There are many reasons why hospital emergency departments have been under unprecedented strain lately, but new research shows that the shift by family doctors to virtual care since the start of the pandemic is not one of them, according to the president of the Ontario Medical Association.
In a study by the Ontario Medical Association, published in the CMAJ (Canadian Medical Association Journal) on Monday, researchers found primary care physicians’ transition to virtual care was not associated with increased emergency department visits by their patients.
“There are other reasons why emergency departments are overwhelmed. It’s not because doctors have pivoted to a hybrid model and are now seeing their patients virtually as well,” OMA president Rose Zacharias said.

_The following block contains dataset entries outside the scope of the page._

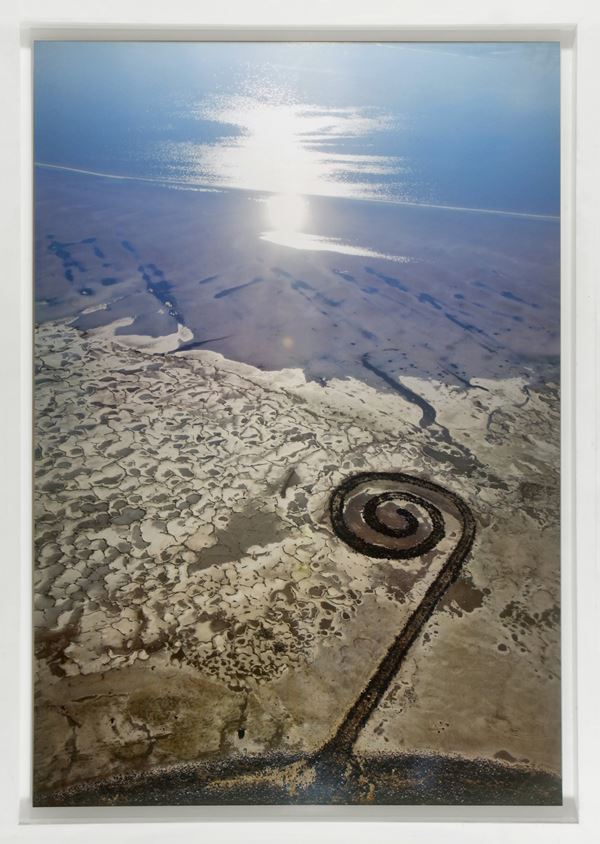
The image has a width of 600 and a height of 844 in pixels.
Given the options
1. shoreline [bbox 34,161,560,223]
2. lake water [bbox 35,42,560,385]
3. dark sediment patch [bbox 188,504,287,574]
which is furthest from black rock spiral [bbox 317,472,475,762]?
shoreline [bbox 34,161,560,223]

The study adds to growing research on the impact of virtual care, which has taken off in Canada since doctors were driven to restrict in-office visits early in the pandemic to reduce COVID-19 transmission. Many doctors began offering appointments by phone or video call.
Meanwhile, in the past year, emergency departments have struggled to keep up with demand, Dr. Zacharias said. But this has been the result of multiple factors, including burnout among health care professionals, a backlog in care, and patients showing up in greater numbers and sicker after a period of public-health restrictions, she said.

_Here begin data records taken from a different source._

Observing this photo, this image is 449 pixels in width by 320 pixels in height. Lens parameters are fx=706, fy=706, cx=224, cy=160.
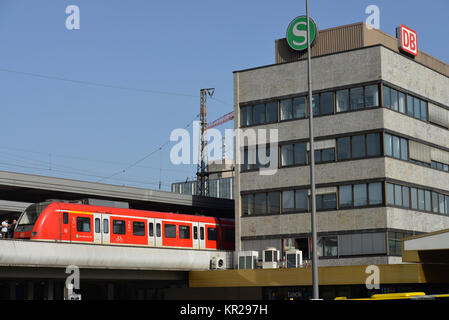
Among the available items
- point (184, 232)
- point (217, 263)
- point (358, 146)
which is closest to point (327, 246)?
point (358, 146)

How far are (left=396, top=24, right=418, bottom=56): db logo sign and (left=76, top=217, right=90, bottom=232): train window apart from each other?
2691 cm

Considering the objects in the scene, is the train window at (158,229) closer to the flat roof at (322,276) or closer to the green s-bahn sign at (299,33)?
the flat roof at (322,276)

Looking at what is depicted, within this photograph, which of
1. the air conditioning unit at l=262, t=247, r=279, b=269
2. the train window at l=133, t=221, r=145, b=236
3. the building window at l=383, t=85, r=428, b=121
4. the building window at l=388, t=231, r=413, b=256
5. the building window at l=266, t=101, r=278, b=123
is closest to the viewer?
the train window at l=133, t=221, r=145, b=236

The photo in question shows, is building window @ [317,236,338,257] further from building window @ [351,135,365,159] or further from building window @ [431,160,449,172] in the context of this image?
building window @ [431,160,449,172]

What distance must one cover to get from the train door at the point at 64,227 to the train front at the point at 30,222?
122cm

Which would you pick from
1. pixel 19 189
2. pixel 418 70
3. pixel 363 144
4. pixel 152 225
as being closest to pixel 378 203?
pixel 363 144

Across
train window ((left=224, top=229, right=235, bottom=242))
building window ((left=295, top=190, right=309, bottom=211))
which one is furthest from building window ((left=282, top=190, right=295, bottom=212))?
train window ((left=224, top=229, right=235, bottom=242))

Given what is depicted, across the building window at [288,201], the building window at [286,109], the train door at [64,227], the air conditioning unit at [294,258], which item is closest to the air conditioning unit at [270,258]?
the air conditioning unit at [294,258]

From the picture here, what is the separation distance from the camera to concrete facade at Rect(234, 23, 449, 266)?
49.0m

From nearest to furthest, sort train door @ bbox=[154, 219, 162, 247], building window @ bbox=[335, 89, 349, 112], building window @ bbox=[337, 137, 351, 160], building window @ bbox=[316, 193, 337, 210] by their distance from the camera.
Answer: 1. train door @ bbox=[154, 219, 162, 247]
2. building window @ bbox=[337, 137, 351, 160]
3. building window @ bbox=[316, 193, 337, 210]
4. building window @ bbox=[335, 89, 349, 112]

As well, there is a shortage of doctors and nurses in Ontario, with more than one million people in the province lacking a family doctor in the first place, she said, explaining the latest findings show patients who did have family doctors were not turning to emergency departments because of a decline in the availability of in-person care.
The study used administrative data to examine the proportion of virtual care Ontario physicians provided and the number of emergency visits among their enrolled patients between April, 2020, and March, 2021. It included 7,936 physicians in family health groups or family health organizations. The researchers found no association between the ratio of virtual visits and emergency visits.
But some research shows not all virtual care is the same. In a separate study, published in the Journal of Medical Internet Research earlier this month, researchers found patients of 13 Ontario virtual walk-in clinics, which offer exclusively virtual care, were more likely to have another virtual visit and less likely to have an in-person visit within 30 days than Ontarians who had a virtual visit with a family physician. They were also twice as likely to go on to visit an emergency department.
While the researchers did not study the reasons for this, lead author Lauren Lapointe-Shaw suggested a couple of potential explanations. Patients tend to use virtual walk-in clinics for new, acute problems, many of which require a physical exam of some kind, such as abdominal pain, she said. She suspects in many cases, patients may be redirected to an emergency department for that physical exam, since virtual walk-in clinics do not have a bricks-and-mortar facility where patients can be assessed in person.
Another potential reason may involve the relationship and trust between patient and doctor, said Dr. Lapointe-Shaw, who is a general internist physician at Toronto’s University Health Network and assistant professor at the University of Toronto. Patients may have less confidence in doctors they meet for the first time virtually and who do not examine them physically, and so are more likely to visit an emergency department for a second opinion, she said.
Her co-author Tara Kiran, a family doctor at St. Michael’s Hospital and Fidani Chair of Improvement and Innovation at the University of Toronto, emphasized the need to integrate virtual-care options into family care in a way that strengthens continued relationships between health care professionals and patients. That includes the increased use of asynchronous messaging, such as e-mails via a secure platform, which is highly desired by patients but not currently widely used, she said.
It’s important to avoid using virtual care in a way that fragments the continuity of patients’ care, Dr. Kiran said.
“A strong relationship between one physician and a patient has been shown time and again to have better outcomes for patients, even lower costs for the system,” she said.